Pediatr Hematol Oncol. 2024 Sep;41(6):389-398. doi: 10.1080/08880018.2024.2350455. Epub 2024 May 7.

Abstract

Melanoma is the most common skin cancer in children. While the current literature establishes treatment protocols for adult-type melanoma, very few pediatric-specific studies exist, and children are often excluded from melanoma clinical trials2. We report a case series of 23 pediatric patients aged 2-20 years old diagnosed with melanoma at the University of Rochester Medical Center between 1/1/2011 and 1/1/2022. 9/23 patients were Stage III; all patients underwent wide local excision and 9 received adjuvant therapies. 2/23 (8.7%) patients had recurrence of their malignancy after therapy while 21/23 (91.3%) remained without disease progression; 1 patient died from unknown cause, but the rest are alive and currently without disease.
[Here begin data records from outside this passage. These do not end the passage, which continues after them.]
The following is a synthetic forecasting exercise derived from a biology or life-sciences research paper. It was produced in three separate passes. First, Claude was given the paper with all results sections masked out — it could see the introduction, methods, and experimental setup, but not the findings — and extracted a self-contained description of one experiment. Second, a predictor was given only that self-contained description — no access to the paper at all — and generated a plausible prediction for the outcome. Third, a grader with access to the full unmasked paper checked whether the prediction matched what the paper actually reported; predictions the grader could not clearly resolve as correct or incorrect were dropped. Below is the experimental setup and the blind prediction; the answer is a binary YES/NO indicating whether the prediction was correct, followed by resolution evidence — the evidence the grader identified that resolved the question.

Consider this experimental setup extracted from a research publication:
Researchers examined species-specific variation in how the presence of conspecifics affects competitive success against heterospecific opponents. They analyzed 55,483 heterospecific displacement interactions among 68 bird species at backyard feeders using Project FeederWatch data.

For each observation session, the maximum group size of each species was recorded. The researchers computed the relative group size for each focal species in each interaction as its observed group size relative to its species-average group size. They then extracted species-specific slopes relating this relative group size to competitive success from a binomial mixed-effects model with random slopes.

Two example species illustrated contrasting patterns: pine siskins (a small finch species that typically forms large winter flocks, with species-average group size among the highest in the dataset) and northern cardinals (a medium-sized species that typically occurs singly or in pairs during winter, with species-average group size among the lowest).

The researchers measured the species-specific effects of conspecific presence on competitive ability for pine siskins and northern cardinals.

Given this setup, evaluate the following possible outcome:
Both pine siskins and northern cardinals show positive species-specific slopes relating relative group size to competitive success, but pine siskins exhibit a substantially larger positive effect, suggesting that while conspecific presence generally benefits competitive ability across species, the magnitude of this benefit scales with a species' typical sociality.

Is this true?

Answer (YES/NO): NO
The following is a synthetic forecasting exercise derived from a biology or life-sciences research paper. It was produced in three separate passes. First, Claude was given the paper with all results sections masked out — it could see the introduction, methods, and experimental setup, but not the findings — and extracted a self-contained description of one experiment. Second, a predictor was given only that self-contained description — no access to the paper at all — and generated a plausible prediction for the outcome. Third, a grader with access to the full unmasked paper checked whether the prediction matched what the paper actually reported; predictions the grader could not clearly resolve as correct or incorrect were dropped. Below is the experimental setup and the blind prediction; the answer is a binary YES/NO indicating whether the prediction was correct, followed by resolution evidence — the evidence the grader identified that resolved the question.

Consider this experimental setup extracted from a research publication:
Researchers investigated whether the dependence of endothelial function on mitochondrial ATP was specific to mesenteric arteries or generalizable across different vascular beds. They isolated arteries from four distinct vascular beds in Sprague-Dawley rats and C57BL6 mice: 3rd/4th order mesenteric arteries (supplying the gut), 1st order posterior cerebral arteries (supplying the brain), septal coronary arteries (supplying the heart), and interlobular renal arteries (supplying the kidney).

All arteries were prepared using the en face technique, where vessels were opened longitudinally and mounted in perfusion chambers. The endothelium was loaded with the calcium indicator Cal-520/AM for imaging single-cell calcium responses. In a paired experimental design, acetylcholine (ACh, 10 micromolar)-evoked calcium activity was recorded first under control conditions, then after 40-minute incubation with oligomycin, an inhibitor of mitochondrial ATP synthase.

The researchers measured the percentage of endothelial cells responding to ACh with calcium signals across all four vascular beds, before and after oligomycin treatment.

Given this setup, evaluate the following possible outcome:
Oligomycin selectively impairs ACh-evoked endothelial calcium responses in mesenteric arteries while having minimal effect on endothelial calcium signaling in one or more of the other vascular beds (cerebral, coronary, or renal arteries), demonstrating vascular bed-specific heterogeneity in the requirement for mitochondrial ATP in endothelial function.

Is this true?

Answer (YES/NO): NO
All patients whose initial therapy included nivolumab in addition to wide local excision did not have recurrence or progression of their disease. This case series highlights trends in the presentation, treatment, and outcomes of pediatric melanoma; however, additional multi-center studies are needed to establish the clinical utility of such features in pediatric melanoma.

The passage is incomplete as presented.